En Belgique, le Bureau fédéral du Plan établit, dans le cadre de ses prévisions démographiques (« Perspectives de population annuelles »), des pronostics sur les diverses formes qu’adopteront les ménages au cours des prochaines décennies (voir le figure). L’évolution la plus remarquable sera l’accroissement, aussi bien absolu que relatif, du nombre d’isolés : en 2060 (fin de l’horizon étudié), ceux-ci représenteront 42 % des ménages, contre 34 % aujourd’hui. Les couples cohabitants et les familles monoparentales augmenteront également, au détriment des couples mariés. La catégorie des couples cohabitants n’est pas détaillée plus avant, mais l’on peut supposer que son augmentation ira de pair avec celle du nombre de couples et ménages recomposés.
Figure 1 - Evolution des divers types de ménages en Belgique entre 1990 et 2060 (par 100.000)
Conséquences et défis
Ces mutations rapides et marquées engendrent d’importants changements économiques et sociaux. Le recul de la famille traditionnelle et la nette augmentation du nombre d’isolés accentuent les risques de pauvreté et d’exclusion sociale. Le délitement des liens nuit en effet à la solidarité intrafamiliale. D’après Eurostat, les isolés, qui représentent en Belgique un tiers environ des ménages, constituent également près de la moitié des personnes fragilisées. L’incidence de cette situation sur l’environnement ne peut être sous-estimée. Des ménages en moyenne plus petits et plus instables signifient une consommation d’énergie et d’eau, une production de déchets, des transports et des unités d’habitation généralement plus élevés par tête d’habitant. L’on constate en outre une disparité croissante entre les logements disponibles et les besoins en la matière. La diminution de la taille des ménages - et, plus précisément, l’augmentation du nombre d’isolés - entraîne un besoin croissant d’habitations plus petites. Les nouveaux modes de vie exigeront des formes de plus en plus flexibles d’habitation et de cohabitation, comme le logement collectif. Les décisions d’achat (véhicule, alimentation, etc.) étant souvent prises en fonction de la configuration du ménage, toutes ces mutations auront une incidence significative sur les schémas de consommation. La composition de plus en plus hétérogène des familles engendrera une fragmentation des besoins, qui se traduira par une multiplication du nombre de produits et services conçus à la mesure des divers types de ménages.
Ces mutations feront naître de nombreux défis, aussi bien pour les pouvoirs publics que pour les entreprises. Bien que la famille nucléaire ne soit plus la norme, elle le reste, en grande partie, aux yeux des décideurs politiques : le gouvernement doit donc davantage tenir compte des conséquences de l’intensification de la diversité des formes de vie, et veiller à ce que la législation et la réglementation soient plus neutres dans ce domaine (la discrimination se traduit par exemple par une pression fiscale plus intense sur les célibataires). Les segmentations traditionnelles pratiquées par les entreprises tiennent elles aussi insuffisamment compte des configurations nouvelles, plus complexes et plus dynamiques. Or ces mutations exigeront des entreprises qu’elles conçoivent un nombre sans cesse croissant de produits et services à la mesure des besoins et des préférences spécifiques de ces nouveaux types de ménages, tout particulièrement pour le groupe, en augmentation constante, des isolés.

DONNÉES BRUTES
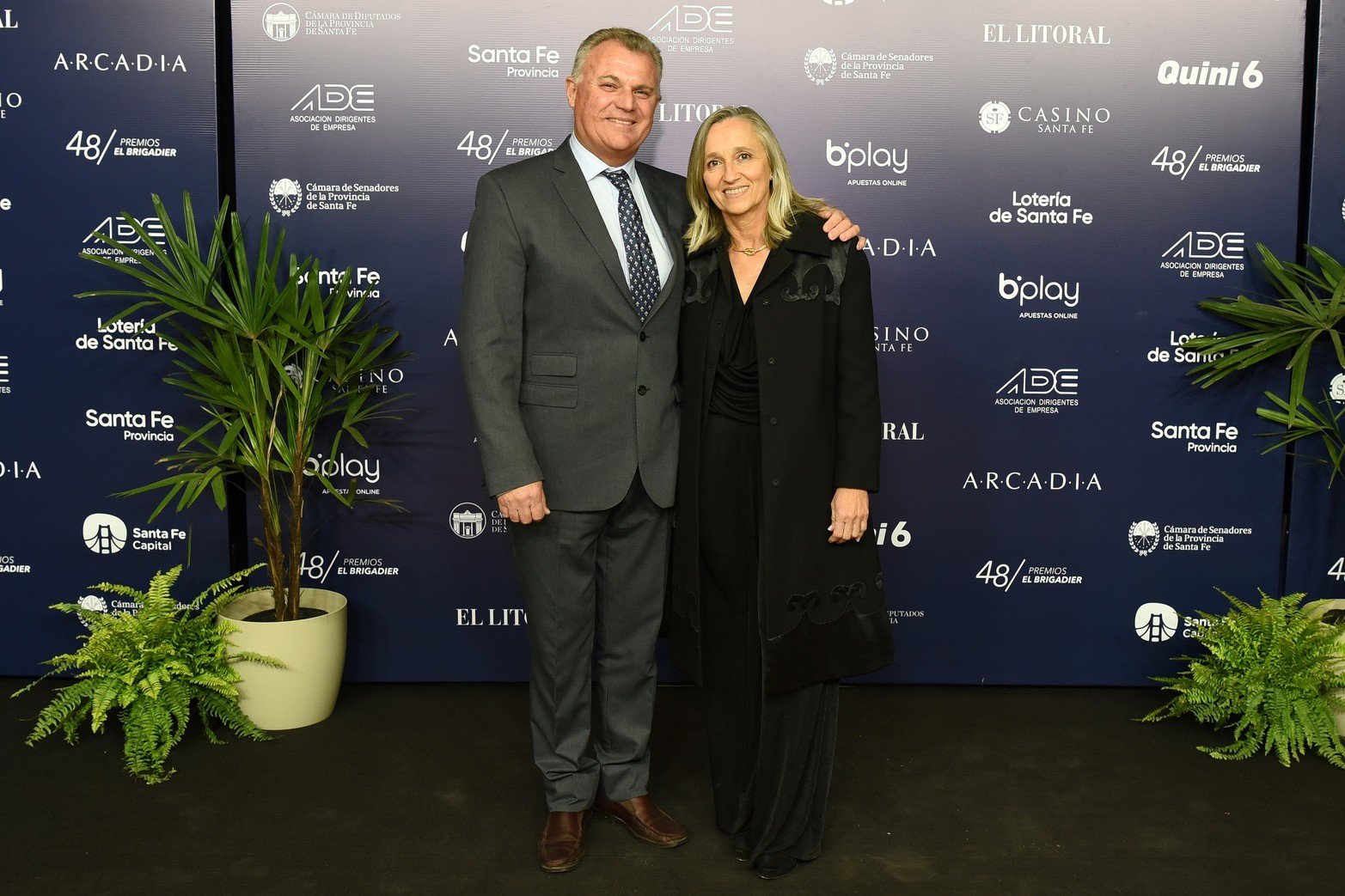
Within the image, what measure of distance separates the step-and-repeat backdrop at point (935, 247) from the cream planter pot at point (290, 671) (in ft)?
1.13

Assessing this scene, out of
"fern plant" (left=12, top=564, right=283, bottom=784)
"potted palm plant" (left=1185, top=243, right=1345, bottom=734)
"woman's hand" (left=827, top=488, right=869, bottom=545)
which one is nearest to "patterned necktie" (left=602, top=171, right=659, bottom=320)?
"woman's hand" (left=827, top=488, right=869, bottom=545)

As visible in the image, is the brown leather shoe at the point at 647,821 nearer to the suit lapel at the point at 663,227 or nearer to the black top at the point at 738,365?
the black top at the point at 738,365

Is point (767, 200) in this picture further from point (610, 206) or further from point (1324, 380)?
point (1324, 380)

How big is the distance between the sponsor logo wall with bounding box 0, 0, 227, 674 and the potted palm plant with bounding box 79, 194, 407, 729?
12 cm

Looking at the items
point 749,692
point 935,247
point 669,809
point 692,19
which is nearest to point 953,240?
point 935,247

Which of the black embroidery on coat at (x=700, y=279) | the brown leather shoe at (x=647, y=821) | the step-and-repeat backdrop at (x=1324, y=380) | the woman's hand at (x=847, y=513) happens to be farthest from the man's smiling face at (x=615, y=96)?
the step-and-repeat backdrop at (x=1324, y=380)

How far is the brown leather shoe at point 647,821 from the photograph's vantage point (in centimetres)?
261

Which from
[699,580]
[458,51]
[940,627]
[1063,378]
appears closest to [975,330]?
[1063,378]

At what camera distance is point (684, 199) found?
2.69m

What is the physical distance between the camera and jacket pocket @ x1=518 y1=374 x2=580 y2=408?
97.7 inches

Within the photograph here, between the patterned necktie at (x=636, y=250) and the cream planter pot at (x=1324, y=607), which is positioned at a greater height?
the patterned necktie at (x=636, y=250)

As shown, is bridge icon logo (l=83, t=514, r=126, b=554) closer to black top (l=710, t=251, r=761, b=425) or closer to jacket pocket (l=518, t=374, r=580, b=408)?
jacket pocket (l=518, t=374, r=580, b=408)

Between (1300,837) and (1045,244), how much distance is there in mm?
1933

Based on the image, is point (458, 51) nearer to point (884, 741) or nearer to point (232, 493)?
point (232, 493)
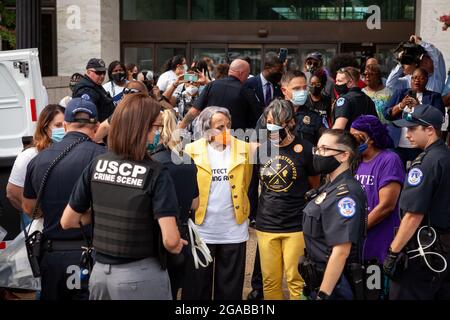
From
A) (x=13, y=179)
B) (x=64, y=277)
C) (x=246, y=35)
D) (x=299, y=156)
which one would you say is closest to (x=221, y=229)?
(x=299, y=156)

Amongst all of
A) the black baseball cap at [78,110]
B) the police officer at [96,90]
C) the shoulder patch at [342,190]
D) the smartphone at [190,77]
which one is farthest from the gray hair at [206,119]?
the smartphone at [190,77]

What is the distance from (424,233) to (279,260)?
146 cm

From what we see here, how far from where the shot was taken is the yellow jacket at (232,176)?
5.67 m

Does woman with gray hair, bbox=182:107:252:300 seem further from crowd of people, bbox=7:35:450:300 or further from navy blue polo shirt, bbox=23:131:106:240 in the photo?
navy blue polo shirt, bbox=23:131:106:240

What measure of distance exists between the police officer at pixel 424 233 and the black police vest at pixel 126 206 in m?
1.74

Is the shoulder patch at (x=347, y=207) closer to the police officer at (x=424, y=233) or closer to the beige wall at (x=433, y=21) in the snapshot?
the police officer at (x=424, y=233)

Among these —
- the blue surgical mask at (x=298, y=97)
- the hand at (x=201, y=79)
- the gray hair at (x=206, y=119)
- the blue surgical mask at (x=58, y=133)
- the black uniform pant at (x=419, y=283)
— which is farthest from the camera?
the hand at (x=201, y=79)

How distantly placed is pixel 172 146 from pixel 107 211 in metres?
1.12

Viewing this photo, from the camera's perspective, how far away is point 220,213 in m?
5.69

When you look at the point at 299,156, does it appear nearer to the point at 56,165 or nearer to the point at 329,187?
the point at 329,187

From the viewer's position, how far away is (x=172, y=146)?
495cm

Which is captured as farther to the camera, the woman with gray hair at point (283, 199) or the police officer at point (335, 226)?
the woman with gray hair at point (283, 199)

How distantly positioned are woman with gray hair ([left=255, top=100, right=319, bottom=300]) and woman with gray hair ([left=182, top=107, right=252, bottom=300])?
19 cm

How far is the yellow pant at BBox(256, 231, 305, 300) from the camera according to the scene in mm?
5754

À FAIRE
1. Réponds à ces questions sur le texte sur les ménages en Belgique :
(a) En 2060, quelle part des ménages représenteront les isolés ?
(b) D'après Eurostat, quelle part des personnes fragilisées les isolés constituent-ils ?
(c) Quel exemple de discrimination envers les célibataires le texte donne-t-il ?
2. Recopie le passage du texte sur les ménages en Belgique qui commence par les mots « En Belgique, le » et finit par « 2060 (par 100.000) », en remplaçant « couples cohabitants » par « couples en union libre ».

CORRIGÉS
1.
(a) 42 % des ménages.
(b) Près de la moitié.
(c) Une pression fiscale plus intense sur les célibataires.

2.
En Belgique, le Bureau fédéral du Plan établit, dans le cadre de ses prévisions démographiques (« Perspectives de population annuelles »), des pronostics sur les diverses formes qu’adopteront les ménages au cours des prochaines décennies (voir le figure). L’évolution la plus remarquable sera l’accroissement, aussi bien absolu que relatif, du nombre d’isolés : en 2060 (fin de l’horizon étudié), ceux-ci représenteront 42 % des ménages, contre 34 % aujourd’hui. Les couples en union libre et les familles monoparentales augmenteront également, au détriment des couples mariés. La catégorie des couples en union libre n’est pas détaillée plus avant, mais l’on peut supposer que son augmentation ira de pair avec celle du nombre de couples et ménages recomposés.
Figure 1 - Evolution des divers types de ménages en Belgique entre 1990 et 2060 (par 100.000)